Use of locally approximated bulk stream properties means that there is no need to carry mole fractions for each stream since there is no need to invoke a rigorous thermodynamic properties calculations. Combined with using component mass flows, this enables us to build process flowsheets that eliminate a vast majority of nonlinearities which appear in the current generation of rigorous flowsheet models.

2. Introduce detailed plant flow diagram as a common topological structure that is a basis for all plant models (from optimization to scheduling to planning).

An immediate question that arises from that is e.g. how can a scheduling model or multi-period planning model include e.g. all heat exchangers, pumps, etc. and still be solve reliably and quickly? That is possible if each node in a plant network can be instantiated at different levels of abstraction. For instance, a heat exchanger model instantiation for a planning or for a scheduling model may be comprised of only mass balance equations. Such model is linear and its presence in the planning model will not hinder the convergence.

Therefore, we introduce different levels on node and stream abstractions, depending on the purpose of a specific plant model. If one is to optimize operation (or plan or schedule) of a plant, there are different options. Optimization based on mass balances only has the lowest cost since it does not account for energy costs. If one adds energy balances at fixed stream unit enthalpies, the minimal cost increases and the optimum may lie at somewhat different point. Inclusion of energy balances brings us to the vicinity of the true optimum, since the bulk material and energy costs determine the vicinity of the true optimum. If we go one step further and include local approximation of stream unit enthalpy (and other properties), the optimum solution is likely to change but not very far.

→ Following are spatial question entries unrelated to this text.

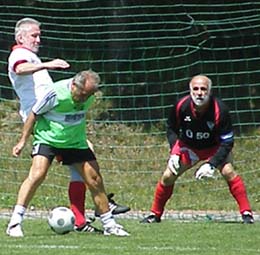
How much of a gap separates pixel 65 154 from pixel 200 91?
1.83 meters

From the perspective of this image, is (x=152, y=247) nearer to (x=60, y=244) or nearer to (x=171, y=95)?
(x=60, y=244)

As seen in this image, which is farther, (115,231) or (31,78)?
(31,78)

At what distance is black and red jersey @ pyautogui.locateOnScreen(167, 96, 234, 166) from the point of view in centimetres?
1284

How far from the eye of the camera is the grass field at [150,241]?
1008 centimetres

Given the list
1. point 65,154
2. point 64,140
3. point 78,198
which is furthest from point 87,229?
point 64,140

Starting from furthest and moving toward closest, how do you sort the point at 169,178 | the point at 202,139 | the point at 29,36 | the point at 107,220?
the point at 169,178
the point at 202,139
the point at 29,36
the point at 107,220

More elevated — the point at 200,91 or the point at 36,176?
the point at 200,91

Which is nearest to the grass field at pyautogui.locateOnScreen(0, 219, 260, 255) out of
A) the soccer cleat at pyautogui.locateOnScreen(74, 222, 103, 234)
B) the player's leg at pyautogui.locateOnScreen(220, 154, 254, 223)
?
the soccer cleat at pyautogui.locateOnScreen(74, 222, 103, 234)

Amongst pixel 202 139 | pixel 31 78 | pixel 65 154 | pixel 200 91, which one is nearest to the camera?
pixel 65 154

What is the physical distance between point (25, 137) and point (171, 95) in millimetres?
7530

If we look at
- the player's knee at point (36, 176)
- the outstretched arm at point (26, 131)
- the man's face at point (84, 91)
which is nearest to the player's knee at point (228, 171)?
the man's face at point (84, 91)

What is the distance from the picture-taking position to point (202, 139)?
511 inches

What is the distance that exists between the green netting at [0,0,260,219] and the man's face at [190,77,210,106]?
157 inches

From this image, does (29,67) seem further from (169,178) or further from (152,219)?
(152,219)
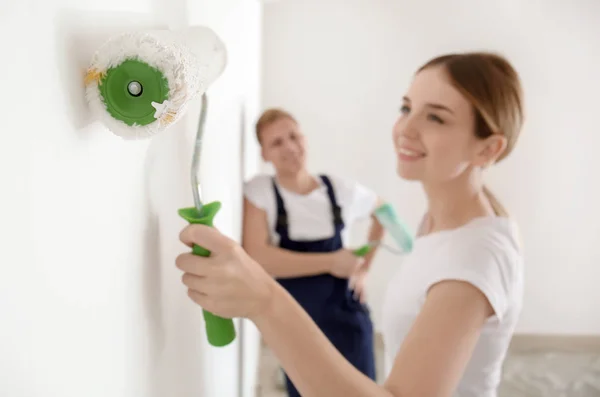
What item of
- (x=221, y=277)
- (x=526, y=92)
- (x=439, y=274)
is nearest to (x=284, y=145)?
(x=439, y=274)

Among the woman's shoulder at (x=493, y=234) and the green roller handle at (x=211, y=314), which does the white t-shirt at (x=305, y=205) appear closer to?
the woman's shoulder at (x=493, y=234)

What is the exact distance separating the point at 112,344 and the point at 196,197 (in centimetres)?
16

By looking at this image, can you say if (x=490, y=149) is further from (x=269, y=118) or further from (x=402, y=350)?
(x=269, y=118)

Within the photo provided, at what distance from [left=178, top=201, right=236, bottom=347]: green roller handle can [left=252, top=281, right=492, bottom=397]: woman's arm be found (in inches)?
1.4

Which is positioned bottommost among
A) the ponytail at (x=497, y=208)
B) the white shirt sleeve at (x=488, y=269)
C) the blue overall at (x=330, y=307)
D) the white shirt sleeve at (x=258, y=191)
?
the blue overall at (x=330, y=307)

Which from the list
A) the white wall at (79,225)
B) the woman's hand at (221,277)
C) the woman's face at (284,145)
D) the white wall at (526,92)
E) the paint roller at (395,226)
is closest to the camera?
the white wall at (79,225)

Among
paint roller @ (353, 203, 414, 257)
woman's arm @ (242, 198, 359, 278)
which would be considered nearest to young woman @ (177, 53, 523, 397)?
woman's arm @ (242, 198, 359, 278)

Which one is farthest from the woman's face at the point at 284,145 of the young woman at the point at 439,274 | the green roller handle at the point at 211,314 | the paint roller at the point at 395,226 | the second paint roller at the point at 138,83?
the second paint roller at the point at 138,83

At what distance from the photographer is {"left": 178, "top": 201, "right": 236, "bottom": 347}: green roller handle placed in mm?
469

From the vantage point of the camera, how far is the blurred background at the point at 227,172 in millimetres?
246

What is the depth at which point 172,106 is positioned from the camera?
326mm

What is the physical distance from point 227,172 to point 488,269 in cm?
50

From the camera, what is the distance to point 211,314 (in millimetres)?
510

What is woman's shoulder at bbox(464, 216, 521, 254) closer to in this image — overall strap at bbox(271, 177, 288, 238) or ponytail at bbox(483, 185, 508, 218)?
ponytail at bbox(483, 185, 508, 218)
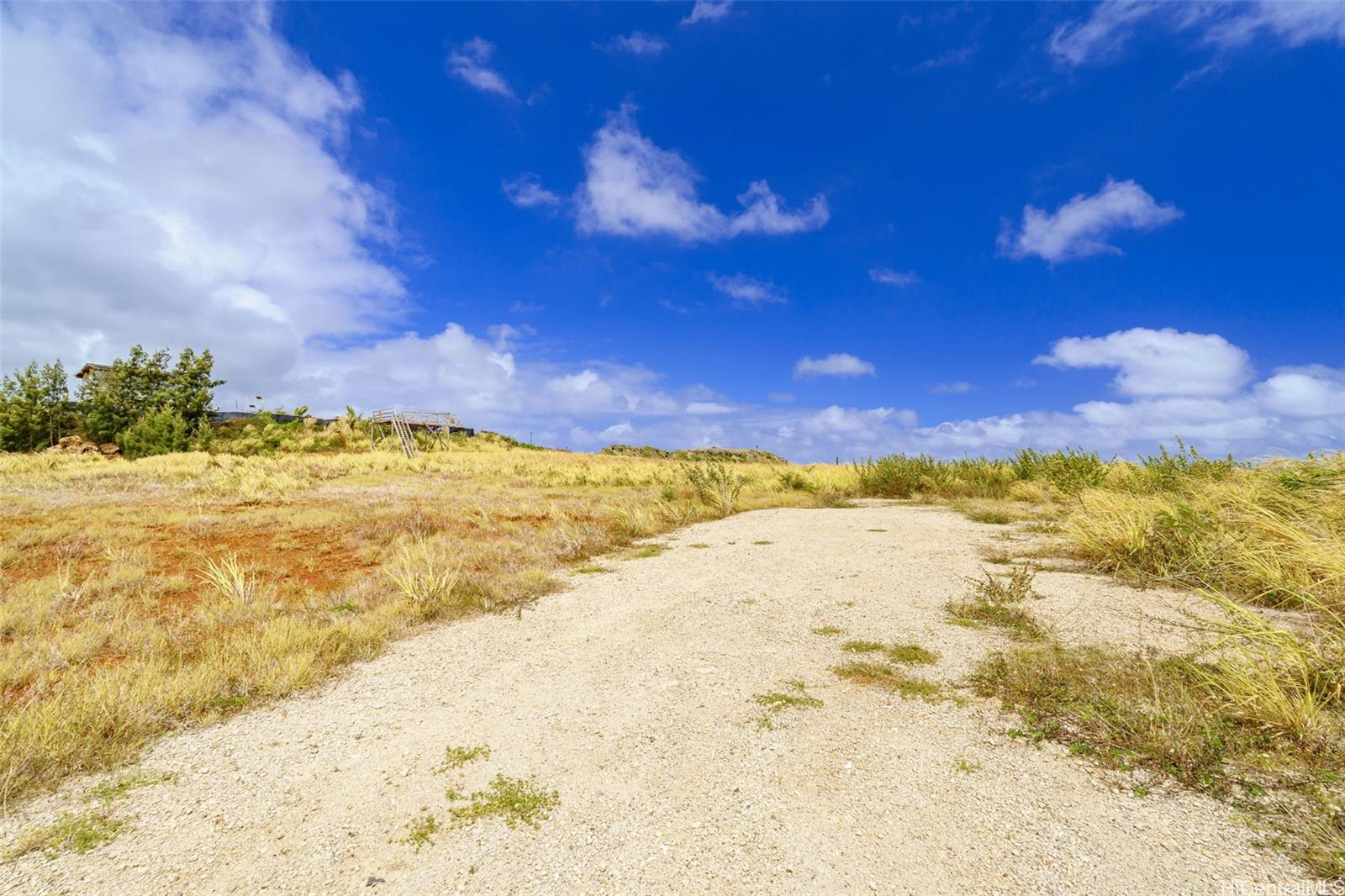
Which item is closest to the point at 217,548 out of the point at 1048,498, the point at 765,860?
the point at 765,860

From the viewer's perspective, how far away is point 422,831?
98.0 inches

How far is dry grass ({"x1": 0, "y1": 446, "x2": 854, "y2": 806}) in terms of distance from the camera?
3.57 metres

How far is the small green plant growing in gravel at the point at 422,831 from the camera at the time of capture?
242cm

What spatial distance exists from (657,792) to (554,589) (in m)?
4.06

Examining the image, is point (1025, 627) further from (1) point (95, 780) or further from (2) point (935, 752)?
(1) point (95, 780)

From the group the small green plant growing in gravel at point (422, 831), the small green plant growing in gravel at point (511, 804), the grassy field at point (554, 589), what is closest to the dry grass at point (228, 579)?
the grassy field at point (554, 589)

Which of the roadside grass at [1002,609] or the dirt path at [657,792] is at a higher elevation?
the roadside grass at [1002,609]

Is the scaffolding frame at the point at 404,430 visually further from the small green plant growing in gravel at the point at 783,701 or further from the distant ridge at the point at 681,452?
the small green plant growing in gravel at the point at 783,701

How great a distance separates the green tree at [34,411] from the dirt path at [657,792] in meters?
42.3

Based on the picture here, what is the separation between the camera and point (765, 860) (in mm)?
2246

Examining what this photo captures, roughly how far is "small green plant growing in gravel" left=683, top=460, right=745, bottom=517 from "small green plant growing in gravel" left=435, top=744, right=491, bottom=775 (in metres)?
9.29

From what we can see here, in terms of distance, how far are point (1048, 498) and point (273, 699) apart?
13567mm

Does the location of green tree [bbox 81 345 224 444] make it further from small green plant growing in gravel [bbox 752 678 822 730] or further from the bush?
small green plant growing in gravel [bbox 752 678 822 730]

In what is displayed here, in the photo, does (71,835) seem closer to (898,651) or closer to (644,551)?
(898,651)
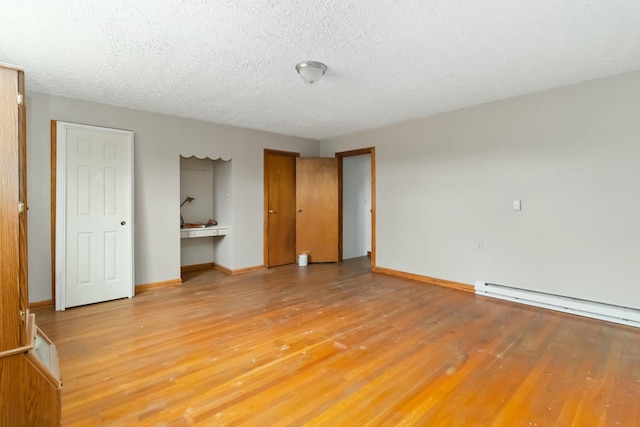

Note that in the above abstraction hierarchy, the nonlinearity of the plant model depends on the nonlinearities of the node models, since at the flowsheet level streams representation is linear.

In addition to plant models being instantiated at different levels of stream abstraction from one business application to another, different levels of stream abstraction are also needed at different sections of a flowsheet in order to make them easier to solve and meet the business purpose for which the model is built. Similarly, node models need to be able to be instantiated at different levels of abstraction (e.g. material balance only, or material end energy balances, or...).

Please note that moving from coarser (mass balance only) to finer (mass and energy balances) abstractions results in solutions at a coarser level that can be used as initial points for the more detailed abstraction of the model. The unified modeling paradigm proposed by this work enables such inheritance through construction of composite solution algorithms that successively solve the models that are based on the same plant topology.

Use of mass instead of moles also (sometimes) leads to conversion-based (or yield-based) reactor models that are (more) linear vs. nonlinear mole based reactor models. For instance, RGIBBS model of autothermal reactor converting methane to hydrogen and CO is linear if based on mass units and is highly nonlinear if based on mole fractions.

It is proposed that at the node models be linear or almost linear (surrogate) models which are updated from more detailed rigorous or hybrid models. That ensures rapid convergence of large plant models, making the suitable for RTO or for planning or for scheduling. Once the entire model is converged, if an increased accuracy is required, the approximate stream properties or approximate node models are updated and the entire model is resolved.

Above approach requires construction of multi-phase composite algorithms, which converge successively plant models at different abstraction levels until the desired accuracy is attained. We illustrate this via optimization of a blue hydrogen plant model, showing that the results obtained are very close to the rsults from rigorous simulations and at the same time the solutions times are such that solving rapidly multi-period models is not a challenge.